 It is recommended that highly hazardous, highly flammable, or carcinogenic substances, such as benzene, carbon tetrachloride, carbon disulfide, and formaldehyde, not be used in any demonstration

──────

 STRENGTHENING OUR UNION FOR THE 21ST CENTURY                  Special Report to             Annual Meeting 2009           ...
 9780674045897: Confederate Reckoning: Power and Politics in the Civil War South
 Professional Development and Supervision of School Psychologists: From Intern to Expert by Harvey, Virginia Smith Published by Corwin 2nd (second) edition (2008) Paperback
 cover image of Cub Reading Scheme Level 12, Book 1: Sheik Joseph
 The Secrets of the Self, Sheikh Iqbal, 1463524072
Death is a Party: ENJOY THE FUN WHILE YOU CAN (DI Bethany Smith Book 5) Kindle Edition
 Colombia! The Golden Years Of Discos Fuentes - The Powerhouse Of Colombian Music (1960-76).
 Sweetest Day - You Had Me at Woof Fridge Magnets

──────

WHAT NEEDS TO BE DONE:
Please copy the lines in the records above between the one holding "Professional Development and" and the one holding "Sweetest Day - You", inclusive, exactly and with no other line.

OUTPUT FOR THIS EXERCISE:
 Professional Development and Supervision of School Psychologists: From Intern to Expert by Harvey, Virginia Smith Published by Corwin 2nd (second) edition (2008) Paperback
 cover image of Cub Reading Scheme Level 12, Book 1: Sheik Joseph
 The Secrets of the Self, Sheikh Iqbal, 1463524072
Death is a Party: ENJOY THE FUN WHILE YOU CAN (DI Bethany Smith Book 5) Kindle Edition
 Colombia! The Golden Years Of Discos Fuentes - The Powerhouse Of Colombian Music (1960-76).
 Sweetest Day - You Had Me at Woof Fridge Magnets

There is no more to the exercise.